Stated problem |
The required result is the exact run of lines beginning at the one containing "Between the two" and ending at the last line of the entries.

Recorded data |
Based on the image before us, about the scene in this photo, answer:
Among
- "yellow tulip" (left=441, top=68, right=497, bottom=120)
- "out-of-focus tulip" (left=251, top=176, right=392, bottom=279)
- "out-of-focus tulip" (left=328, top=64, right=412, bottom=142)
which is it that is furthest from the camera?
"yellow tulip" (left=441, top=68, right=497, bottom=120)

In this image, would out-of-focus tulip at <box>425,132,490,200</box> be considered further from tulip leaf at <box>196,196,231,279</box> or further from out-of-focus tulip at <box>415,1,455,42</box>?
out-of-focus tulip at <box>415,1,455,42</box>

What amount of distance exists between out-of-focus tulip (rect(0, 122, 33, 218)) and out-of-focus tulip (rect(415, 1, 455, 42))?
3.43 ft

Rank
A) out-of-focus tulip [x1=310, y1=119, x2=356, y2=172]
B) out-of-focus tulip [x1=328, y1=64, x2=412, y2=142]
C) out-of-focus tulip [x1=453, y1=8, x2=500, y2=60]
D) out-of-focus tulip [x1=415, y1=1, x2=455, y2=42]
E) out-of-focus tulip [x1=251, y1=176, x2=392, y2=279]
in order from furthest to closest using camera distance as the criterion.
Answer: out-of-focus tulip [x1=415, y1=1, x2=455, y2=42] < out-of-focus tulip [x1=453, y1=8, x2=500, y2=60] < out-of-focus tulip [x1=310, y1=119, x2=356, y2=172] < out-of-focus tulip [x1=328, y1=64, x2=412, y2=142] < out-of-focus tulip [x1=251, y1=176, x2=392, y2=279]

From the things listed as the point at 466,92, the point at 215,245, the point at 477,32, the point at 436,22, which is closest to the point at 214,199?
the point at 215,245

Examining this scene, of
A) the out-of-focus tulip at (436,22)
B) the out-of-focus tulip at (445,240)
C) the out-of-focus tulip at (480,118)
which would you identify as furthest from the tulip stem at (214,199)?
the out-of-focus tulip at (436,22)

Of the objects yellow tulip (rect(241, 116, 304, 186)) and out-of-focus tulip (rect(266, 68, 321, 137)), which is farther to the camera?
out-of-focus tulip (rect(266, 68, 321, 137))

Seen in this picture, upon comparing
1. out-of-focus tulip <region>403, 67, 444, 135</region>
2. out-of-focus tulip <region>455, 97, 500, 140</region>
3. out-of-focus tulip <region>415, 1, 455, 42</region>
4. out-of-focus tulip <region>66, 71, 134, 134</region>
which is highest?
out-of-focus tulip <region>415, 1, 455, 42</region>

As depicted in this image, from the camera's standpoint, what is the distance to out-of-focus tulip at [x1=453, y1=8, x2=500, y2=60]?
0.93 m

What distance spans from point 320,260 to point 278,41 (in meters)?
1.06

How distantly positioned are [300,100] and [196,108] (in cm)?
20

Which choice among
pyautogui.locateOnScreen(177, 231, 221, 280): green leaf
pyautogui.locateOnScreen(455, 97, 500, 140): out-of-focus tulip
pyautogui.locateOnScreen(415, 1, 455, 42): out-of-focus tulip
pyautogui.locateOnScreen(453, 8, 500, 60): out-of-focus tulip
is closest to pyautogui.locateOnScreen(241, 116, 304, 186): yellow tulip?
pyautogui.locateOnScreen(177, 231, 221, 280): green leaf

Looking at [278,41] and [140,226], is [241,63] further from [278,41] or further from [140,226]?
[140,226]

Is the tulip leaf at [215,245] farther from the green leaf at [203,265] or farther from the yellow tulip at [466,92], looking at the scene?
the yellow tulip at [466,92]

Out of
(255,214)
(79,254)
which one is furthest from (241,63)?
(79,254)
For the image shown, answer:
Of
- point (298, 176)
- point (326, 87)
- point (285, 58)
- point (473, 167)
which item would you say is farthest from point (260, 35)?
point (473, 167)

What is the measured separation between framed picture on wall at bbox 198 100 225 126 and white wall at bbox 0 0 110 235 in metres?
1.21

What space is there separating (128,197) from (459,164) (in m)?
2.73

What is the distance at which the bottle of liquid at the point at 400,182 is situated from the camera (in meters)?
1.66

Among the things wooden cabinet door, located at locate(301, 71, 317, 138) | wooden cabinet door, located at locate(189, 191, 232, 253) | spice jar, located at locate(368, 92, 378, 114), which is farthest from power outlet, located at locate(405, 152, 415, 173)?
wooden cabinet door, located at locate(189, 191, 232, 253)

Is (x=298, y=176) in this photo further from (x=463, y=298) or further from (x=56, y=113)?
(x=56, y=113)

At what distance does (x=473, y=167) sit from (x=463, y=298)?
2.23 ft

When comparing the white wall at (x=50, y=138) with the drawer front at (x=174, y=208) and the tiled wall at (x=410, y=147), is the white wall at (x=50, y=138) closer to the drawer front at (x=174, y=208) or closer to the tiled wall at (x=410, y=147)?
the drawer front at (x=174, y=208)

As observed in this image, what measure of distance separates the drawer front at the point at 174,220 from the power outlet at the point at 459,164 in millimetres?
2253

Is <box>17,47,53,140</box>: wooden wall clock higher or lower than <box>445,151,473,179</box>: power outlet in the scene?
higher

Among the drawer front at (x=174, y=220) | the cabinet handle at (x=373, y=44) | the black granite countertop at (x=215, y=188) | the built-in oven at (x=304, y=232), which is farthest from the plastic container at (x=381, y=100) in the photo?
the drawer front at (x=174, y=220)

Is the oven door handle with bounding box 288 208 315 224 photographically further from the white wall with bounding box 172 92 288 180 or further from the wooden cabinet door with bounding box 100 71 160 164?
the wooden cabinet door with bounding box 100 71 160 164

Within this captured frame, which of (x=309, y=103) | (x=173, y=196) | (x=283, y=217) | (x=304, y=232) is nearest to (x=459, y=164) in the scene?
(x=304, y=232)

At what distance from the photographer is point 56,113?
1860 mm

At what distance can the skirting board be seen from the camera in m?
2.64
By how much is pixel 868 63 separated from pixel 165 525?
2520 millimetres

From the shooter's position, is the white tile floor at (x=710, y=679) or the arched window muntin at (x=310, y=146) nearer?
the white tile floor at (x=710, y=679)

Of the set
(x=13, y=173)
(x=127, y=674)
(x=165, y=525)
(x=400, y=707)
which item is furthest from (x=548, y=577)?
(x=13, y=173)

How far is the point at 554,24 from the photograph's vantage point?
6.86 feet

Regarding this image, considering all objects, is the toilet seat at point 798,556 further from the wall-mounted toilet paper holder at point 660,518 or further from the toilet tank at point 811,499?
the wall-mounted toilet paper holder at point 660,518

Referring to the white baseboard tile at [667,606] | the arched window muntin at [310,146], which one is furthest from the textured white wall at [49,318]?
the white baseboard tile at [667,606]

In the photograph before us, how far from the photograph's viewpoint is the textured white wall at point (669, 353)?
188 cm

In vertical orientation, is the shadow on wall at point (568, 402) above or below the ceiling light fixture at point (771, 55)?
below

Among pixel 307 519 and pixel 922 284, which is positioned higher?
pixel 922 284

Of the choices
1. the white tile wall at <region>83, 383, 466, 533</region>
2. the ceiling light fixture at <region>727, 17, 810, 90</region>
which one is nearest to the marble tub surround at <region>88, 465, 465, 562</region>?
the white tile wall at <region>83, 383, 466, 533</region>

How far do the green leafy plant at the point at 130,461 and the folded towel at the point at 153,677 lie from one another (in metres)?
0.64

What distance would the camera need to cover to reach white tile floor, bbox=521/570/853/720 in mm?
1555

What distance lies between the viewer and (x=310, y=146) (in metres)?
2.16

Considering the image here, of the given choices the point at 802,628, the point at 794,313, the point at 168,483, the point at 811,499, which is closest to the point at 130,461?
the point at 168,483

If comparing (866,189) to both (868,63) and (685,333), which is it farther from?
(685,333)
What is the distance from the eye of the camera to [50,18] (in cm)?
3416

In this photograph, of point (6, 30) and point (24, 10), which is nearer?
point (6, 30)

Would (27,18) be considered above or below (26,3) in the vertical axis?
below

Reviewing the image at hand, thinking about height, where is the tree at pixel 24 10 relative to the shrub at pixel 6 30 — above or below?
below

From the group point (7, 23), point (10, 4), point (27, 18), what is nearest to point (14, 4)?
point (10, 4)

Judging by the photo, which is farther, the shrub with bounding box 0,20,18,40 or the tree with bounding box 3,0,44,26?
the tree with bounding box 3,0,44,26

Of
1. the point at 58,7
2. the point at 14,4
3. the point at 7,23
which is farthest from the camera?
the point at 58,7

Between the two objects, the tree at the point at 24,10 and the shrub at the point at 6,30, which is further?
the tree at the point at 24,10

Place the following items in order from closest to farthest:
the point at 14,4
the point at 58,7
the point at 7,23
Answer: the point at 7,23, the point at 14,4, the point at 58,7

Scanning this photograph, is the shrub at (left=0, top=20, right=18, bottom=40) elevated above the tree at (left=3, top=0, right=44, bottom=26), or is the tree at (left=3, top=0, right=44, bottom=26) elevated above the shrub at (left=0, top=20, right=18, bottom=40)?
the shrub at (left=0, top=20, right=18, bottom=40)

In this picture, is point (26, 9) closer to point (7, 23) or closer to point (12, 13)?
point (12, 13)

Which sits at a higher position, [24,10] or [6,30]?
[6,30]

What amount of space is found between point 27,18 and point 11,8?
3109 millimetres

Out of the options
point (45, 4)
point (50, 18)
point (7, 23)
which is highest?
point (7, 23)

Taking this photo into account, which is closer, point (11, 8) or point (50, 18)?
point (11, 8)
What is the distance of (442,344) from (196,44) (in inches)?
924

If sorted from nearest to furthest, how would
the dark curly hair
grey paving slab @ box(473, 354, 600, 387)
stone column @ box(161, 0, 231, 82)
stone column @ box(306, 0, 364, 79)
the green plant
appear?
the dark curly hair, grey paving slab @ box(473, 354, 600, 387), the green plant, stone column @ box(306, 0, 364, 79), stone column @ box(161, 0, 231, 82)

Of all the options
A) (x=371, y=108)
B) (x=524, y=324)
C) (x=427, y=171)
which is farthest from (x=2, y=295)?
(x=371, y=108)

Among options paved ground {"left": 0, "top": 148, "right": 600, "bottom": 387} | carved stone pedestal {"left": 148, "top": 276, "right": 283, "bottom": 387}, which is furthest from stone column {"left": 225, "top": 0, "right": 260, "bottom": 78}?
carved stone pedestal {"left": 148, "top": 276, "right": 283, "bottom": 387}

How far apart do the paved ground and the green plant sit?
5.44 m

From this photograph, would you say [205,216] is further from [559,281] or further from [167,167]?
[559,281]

Solution to this problem |
Between the two objects, the tree at the point at 24,10 and the shrub at the point at 6,30, which is further?
the tree at the point at 24,10

Place the following items in order from closest to farthest:
the point at 14,4
the point at 58,7
the point at 7,23
Answer: the point at 7,23, the point at 14,4, the point at 58,7

Scanning this photograph, is the shrub at (left=0, top=20, right=18, bottom=40) elevated above the tree at (left=3, top=0, right=44, bottom=26), or is the tree at (left=3, top=0, right=44, bottom=26) elevated above the shrub at (left=0, top=20, right=18, bottom=40)?
the shrub at (left=0, top=20, right=18, bottom=40)

In this picture, is point (26, 9) closer to point (7, 23) or closer to point (12, 13)?
point (12, 13)

Which sits at a higher position, [24,10] or [6,30]?
[6,30]

What amount of space is found between point 27,18 and point 11,8?
3109 millimetres

Out of the options
point (45, 4)
point (50, 18)
point (7, 23)
which is highest?
point (7, 23)

Taking this photo into account, which is closer, point (11, 8) or point (50, 18)?
point (11, 8)
What is the distance of (442,344) from (196,44) (in inches)?
924

If sorted from nearest to furthest, how would
the dark curly hair
grey paving slab @ box(473, 354, 600, 387)
stone column @ box(161, 0, 231, 82)
stone column @ box(306, 0, 364, 79)
the green plant
appear?
the dark curly hair, grey paving slab @ box(473, 354, 600, 387), the green plant, stone column @ box(306, 0, 364, 79), stone column @ box(161, 0, 231, 82)

Of all the options
A) (x=371, y=108)
B) (x=524, y=324)
C) (x=427, y=171)
which is farthest from (x=2, y=295)?
(x=371, y=108)

Among options paved ground {"left": 0, "top": 148, "right": 600, "bottom": 387} | carved stone pedestal {"left": 148, "top": 276, "right": 283, "bottom": 387}, which is furthest from stone column {"left": 225, "top": 0, "right": 260, "bottom": 78}?
carved stone pedestal {"left": 148, "top": 276, "right": 283, "bottom": 387}

How far apart do the paved ground and the green plant sit?
5.44 m

From this photograph, would you say [205,216] is further from [559,281] or further from [167,167]?
[559,281]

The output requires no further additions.